▶ **Exercise goal**: What you return must match the data below exactly, minus any pictures.

▶ **Given material**:
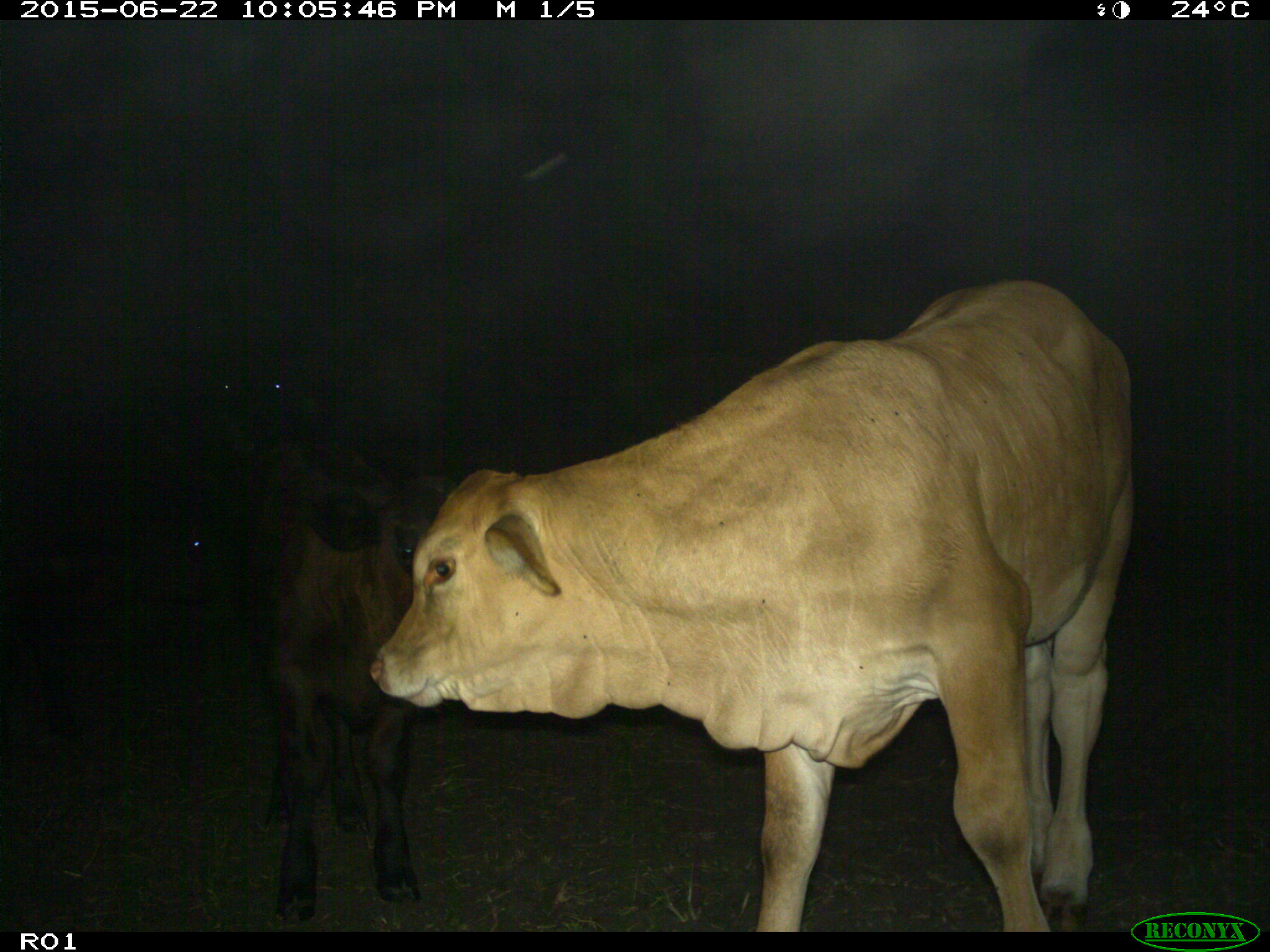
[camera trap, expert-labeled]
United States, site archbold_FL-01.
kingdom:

▶ **Reply**:
[camera trap, expert-labeled]
United States, site archbold_FL-01.
kingdom:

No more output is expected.